Wouldn't that be the fucking bull's nuts? Playing piano and singing in Madrid and slowly drinking yourself to death?

That's a beautiful city, man. A beautiful, sad, old world city. I love it there. I love El Parque del Oeste and th' Puerta de Hierro. I'd be honored to die there. It would be worth writing about.

Number Six Dream, baby.

3 Comments:

Blogger helmut said...

Nice dream. I was in Europe illegal for a year and know an Irish musician who's been in Paris illegally for 30 years. If anything, you simply leave the country every three months and get a new tourist visa stamp on the way back in.

Oh, and jerez....

7:07 PM  
Blogger Neddie said...

Beautiful, Bobby.

You know I frequently rested in the welcoming bosom of Mother Absinthe in Madrid, in 1980 or so? Last place in Europe it was legal. Dreams Numbers 6-14. ('Course, it's legal everywhere now, but a couple lungfuls of that sweet, sweet Moroccan blonde and an understanding bartender in Moncloa with a direct line to the Glowing Green Stuff -- ooo-wee. A comfortable death. I knew some some guys then who were trying to do it with smack. That's the coward's way.)
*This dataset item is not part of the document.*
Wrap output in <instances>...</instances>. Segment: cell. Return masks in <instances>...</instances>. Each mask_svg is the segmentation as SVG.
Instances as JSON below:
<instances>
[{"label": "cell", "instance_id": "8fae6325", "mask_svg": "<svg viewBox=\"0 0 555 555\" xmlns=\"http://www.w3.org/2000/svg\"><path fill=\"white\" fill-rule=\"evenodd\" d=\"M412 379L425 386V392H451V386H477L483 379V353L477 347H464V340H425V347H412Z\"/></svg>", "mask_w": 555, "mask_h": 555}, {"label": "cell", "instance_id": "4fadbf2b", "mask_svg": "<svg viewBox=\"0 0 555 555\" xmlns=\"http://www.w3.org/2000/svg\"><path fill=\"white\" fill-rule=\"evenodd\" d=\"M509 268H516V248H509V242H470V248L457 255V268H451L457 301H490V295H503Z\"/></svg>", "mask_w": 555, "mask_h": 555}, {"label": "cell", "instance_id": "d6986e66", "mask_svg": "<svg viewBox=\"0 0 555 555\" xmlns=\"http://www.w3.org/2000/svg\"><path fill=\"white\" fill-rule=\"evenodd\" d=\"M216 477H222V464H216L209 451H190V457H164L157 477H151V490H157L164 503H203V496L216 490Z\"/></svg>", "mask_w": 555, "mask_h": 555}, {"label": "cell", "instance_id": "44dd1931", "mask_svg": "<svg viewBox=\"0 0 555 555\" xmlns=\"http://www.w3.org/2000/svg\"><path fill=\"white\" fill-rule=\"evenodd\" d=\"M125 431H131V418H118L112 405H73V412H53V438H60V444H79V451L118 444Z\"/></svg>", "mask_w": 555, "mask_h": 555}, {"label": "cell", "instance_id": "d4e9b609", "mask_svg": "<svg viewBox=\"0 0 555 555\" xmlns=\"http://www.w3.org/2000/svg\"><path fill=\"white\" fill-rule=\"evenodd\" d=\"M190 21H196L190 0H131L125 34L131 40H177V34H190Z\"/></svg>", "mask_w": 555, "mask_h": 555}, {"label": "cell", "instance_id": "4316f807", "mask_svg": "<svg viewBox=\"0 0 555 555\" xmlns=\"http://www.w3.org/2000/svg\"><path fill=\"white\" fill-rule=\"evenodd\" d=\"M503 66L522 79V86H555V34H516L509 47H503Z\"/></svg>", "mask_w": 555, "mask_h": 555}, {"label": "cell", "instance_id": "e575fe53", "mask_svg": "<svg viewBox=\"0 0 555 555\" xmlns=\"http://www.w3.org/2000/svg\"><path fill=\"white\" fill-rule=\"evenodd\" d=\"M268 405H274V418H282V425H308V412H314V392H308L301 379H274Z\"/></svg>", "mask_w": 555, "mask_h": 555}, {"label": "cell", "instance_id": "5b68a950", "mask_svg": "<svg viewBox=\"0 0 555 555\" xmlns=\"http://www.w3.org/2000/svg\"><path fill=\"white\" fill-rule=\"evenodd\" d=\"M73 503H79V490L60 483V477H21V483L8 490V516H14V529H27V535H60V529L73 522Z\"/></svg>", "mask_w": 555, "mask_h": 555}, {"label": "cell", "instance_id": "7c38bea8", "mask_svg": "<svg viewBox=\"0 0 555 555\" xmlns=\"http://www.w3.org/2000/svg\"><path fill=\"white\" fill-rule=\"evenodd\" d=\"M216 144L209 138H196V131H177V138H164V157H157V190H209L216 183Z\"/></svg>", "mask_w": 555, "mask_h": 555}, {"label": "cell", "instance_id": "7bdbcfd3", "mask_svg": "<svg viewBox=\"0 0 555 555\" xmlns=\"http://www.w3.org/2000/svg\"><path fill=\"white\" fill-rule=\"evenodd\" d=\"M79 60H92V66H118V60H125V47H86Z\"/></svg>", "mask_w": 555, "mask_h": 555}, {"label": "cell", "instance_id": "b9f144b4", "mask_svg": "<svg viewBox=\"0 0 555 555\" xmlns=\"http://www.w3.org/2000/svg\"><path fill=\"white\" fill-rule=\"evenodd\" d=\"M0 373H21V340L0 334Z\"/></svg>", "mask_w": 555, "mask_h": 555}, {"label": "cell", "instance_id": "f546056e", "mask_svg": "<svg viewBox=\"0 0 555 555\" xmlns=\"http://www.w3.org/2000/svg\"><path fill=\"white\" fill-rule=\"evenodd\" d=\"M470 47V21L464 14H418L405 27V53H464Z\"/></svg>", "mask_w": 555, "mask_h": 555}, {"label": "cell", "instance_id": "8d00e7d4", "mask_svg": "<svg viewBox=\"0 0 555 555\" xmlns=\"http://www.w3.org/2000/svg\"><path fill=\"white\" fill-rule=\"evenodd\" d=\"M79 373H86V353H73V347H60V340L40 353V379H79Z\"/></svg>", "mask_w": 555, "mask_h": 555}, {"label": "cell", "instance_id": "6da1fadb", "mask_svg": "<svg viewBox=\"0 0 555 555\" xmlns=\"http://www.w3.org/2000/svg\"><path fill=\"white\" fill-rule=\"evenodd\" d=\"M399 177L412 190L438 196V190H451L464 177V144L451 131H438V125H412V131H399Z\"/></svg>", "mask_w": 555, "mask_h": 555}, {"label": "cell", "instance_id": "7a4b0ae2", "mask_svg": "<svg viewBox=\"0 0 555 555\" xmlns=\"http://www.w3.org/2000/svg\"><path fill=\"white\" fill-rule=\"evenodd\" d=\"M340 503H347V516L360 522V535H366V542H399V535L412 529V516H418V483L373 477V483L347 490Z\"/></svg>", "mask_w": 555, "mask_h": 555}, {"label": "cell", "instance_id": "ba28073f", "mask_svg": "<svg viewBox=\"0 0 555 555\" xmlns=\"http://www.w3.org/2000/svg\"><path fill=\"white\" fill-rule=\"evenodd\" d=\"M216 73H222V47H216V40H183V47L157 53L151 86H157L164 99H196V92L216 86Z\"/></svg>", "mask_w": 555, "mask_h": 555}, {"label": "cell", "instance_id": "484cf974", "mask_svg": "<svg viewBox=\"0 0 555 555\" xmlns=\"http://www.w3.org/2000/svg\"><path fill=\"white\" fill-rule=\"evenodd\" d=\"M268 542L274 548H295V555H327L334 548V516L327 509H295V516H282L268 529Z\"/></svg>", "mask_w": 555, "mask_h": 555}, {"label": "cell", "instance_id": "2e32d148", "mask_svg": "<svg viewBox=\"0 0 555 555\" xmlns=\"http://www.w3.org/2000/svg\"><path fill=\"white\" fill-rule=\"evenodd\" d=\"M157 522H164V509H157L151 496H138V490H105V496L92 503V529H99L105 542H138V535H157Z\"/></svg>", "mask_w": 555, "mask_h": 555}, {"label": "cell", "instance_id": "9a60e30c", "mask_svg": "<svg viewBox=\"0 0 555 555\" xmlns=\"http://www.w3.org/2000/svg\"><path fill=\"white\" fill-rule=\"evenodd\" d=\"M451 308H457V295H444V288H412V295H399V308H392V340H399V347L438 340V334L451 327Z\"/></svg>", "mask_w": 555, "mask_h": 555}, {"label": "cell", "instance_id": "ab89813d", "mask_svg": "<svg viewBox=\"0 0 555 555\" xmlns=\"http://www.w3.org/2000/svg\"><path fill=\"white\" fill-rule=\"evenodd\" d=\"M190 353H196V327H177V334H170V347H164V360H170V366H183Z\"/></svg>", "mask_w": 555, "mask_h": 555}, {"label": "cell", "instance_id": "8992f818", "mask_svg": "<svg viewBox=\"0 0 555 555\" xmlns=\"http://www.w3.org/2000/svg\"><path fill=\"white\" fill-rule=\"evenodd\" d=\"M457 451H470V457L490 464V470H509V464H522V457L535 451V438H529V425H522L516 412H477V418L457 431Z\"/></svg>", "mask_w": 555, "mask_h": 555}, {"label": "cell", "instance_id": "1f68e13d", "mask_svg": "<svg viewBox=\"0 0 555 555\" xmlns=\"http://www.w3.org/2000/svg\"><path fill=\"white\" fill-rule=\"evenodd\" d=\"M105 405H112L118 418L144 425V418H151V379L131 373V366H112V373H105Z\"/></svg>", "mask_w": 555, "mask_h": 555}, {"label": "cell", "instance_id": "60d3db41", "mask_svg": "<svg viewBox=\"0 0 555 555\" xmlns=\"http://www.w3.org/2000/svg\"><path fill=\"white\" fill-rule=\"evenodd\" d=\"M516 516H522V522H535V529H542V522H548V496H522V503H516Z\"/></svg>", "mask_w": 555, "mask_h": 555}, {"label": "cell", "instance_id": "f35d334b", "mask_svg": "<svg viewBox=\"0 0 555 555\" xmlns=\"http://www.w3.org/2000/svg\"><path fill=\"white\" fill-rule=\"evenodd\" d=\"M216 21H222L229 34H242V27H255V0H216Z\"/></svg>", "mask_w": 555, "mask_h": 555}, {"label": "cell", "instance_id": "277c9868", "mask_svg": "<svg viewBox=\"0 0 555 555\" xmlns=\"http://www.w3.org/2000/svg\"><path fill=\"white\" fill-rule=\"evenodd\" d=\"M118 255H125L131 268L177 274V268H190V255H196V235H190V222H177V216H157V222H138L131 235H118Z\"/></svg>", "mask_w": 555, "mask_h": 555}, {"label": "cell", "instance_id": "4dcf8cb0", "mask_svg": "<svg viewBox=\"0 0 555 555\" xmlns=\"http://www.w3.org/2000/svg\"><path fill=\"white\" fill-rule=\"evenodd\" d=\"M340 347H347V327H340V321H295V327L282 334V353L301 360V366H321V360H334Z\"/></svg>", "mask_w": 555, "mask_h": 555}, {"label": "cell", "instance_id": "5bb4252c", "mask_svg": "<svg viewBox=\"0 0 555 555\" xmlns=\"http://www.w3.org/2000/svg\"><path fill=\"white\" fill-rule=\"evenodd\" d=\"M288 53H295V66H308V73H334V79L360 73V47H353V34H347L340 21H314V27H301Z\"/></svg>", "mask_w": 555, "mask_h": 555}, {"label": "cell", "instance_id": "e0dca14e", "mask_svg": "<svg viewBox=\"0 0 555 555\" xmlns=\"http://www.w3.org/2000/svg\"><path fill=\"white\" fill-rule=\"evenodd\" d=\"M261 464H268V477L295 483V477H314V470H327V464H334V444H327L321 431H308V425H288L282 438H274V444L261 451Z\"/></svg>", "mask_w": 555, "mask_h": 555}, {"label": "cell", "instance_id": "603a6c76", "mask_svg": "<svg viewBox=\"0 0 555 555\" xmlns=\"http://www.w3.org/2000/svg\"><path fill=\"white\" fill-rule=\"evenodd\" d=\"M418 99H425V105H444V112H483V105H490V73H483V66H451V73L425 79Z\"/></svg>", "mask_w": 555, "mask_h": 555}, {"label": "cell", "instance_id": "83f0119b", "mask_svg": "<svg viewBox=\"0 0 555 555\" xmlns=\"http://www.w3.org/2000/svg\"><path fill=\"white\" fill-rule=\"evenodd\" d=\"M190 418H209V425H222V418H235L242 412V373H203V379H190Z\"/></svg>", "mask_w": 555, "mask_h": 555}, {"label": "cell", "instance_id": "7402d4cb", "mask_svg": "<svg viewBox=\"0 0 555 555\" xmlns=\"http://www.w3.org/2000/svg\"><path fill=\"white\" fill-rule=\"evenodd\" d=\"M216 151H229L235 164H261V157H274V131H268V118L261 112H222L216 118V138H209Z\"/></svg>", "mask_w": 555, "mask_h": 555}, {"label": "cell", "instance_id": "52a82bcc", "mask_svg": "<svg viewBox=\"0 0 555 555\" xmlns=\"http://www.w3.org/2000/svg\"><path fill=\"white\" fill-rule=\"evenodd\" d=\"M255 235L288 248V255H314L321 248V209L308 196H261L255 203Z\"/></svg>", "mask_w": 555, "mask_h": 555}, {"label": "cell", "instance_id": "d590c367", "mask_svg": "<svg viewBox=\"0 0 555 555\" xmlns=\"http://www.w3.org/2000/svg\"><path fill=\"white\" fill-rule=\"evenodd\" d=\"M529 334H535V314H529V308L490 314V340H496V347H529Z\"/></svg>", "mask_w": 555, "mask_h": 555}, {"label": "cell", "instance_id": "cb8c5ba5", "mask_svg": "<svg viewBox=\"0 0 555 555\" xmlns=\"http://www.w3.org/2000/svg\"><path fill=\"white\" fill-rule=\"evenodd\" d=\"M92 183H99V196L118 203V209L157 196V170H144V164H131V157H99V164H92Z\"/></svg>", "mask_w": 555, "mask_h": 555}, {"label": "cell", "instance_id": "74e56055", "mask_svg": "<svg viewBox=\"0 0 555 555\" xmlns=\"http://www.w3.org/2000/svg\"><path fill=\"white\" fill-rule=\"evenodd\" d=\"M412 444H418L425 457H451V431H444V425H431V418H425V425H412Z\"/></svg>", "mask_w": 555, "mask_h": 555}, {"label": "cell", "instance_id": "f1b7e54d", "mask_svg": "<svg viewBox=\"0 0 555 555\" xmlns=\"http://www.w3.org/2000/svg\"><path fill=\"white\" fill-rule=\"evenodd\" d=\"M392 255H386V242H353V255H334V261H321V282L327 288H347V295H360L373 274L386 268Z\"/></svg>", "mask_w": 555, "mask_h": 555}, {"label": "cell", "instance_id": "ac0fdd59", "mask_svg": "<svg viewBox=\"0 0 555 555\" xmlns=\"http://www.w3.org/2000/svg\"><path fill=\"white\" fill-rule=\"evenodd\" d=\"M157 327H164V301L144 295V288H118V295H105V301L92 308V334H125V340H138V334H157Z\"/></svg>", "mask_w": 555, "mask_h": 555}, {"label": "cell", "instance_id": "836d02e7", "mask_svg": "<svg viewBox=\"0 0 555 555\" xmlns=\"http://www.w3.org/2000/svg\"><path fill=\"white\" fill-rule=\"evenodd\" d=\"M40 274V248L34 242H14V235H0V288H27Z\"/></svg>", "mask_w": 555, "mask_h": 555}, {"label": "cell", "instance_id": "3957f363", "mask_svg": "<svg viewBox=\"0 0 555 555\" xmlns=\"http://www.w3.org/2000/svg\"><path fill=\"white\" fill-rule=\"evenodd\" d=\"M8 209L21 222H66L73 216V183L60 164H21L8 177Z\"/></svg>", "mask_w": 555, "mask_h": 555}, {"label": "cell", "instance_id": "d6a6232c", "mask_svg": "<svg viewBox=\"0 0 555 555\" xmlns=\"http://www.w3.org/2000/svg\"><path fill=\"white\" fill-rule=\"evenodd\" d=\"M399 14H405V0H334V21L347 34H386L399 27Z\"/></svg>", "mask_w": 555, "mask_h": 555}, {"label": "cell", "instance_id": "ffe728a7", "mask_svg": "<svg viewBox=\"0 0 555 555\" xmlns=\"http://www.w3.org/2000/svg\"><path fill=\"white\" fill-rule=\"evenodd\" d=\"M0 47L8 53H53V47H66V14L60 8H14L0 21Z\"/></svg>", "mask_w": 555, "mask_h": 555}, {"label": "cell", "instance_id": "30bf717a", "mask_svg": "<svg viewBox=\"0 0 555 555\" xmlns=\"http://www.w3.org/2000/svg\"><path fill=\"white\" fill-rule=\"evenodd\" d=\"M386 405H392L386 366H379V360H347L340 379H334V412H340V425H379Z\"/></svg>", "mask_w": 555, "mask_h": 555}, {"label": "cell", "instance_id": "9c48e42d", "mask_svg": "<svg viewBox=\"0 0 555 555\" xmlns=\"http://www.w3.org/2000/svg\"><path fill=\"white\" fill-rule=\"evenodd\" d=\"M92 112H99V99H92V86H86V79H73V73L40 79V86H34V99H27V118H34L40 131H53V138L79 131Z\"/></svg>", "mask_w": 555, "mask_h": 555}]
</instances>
You need to read Malcolm Lowry's Under the Volcano. And think about your family.

9:10 PM  
Blogger Soundsurfr said...

Nice work.

My mother took the number 6 dream when I was 4 yrs old. Left me with her sister (who raised me) and went first to Thailand, then Spain where she still is today, painting oils and hanging out with the artist crowd when it's not siesta time. She's 70 now and not showing any signs of aging or slowing down. She also eats vegetarian food and doesnt' do anything that will kill her slowly. So maybe it's the number 7 dream.

Anyway, I've been over there a few times and it really is the shit. Had to force myself to come back.

Can't be mad at her for taking off - I never had it as bad as it probably would have been if she stuck around.

When she goes, she's leaving me her place over there on the Costa del Sol. I'm just waitin' for my kids to finish college and maybe the missus and I will deal out the rest of the deck in a hacienda on the Mediterranean. Fuck it.